It used to be a lucrative gig.

Retire with a high military rank and nice pension. Get a consulting job with a powerful defense contractor to pad the retirement income. Then join the military's "mentoring" program earning as much as $330 an hour to offer advice on war plans and weapons systems -- all without disclosing your ties to the defense contractor.

But in 2009, USA Today blew the whistle, revealing that 80 percent of the mentors had financial links to the defense industry, potentially calling into question the impartiality of the advice they were offering the Pentagon. The stories led Defense Secretary Robert Gates to overhaul the system, requiring mentors to divulge their sources of outside income and capping contracts.

The result?

In 2009 there were some 158 senior mentors -- retired admirals and generals -- employed by the Pentagon. With the new rules in place, that number has dropped to 20.

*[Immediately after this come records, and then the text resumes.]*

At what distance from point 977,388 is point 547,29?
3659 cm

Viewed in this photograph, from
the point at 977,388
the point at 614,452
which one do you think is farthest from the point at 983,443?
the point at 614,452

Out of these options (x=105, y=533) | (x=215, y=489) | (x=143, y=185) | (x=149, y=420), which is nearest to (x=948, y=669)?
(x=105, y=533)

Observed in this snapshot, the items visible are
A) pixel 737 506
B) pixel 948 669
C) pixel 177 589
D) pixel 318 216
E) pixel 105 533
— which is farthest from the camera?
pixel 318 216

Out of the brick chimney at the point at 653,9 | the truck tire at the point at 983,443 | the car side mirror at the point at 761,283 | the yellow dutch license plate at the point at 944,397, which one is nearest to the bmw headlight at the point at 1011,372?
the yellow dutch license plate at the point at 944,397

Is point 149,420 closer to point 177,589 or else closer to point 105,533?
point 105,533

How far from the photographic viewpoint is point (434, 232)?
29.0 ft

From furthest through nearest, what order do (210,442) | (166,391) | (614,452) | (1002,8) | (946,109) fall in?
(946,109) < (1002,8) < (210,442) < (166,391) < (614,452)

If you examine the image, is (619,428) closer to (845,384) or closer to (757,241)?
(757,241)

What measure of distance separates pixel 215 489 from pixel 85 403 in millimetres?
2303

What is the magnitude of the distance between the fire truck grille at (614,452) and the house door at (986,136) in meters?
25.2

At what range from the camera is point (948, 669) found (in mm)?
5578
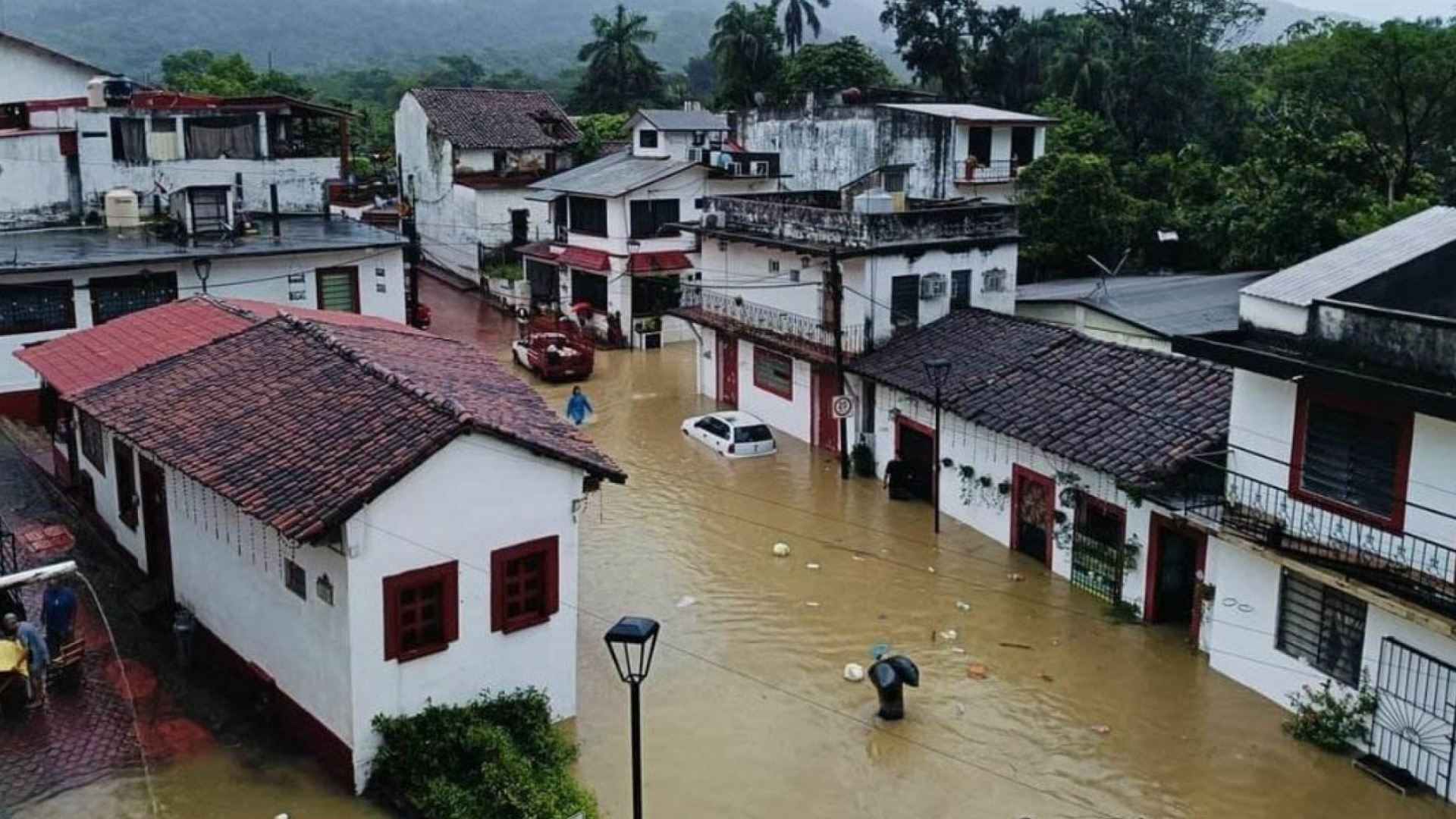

While this is no doubt a blow to the "mentoring" program, at least the public can now be assured that potential conflicts won't be tainting the advice these former officers provide. "I want to know the advice the Pentagon receives is not motivated by or influence by defense contractors," said Rep. Robert Andrews, a New Jersey Democrat who sits on the Armed Services Committee, told USA Today last week.

The bottom line: If potential mentors feel it's too onerous a requirement that they let the public in on their relationships with defense contractors, the taxpayers are better off without them.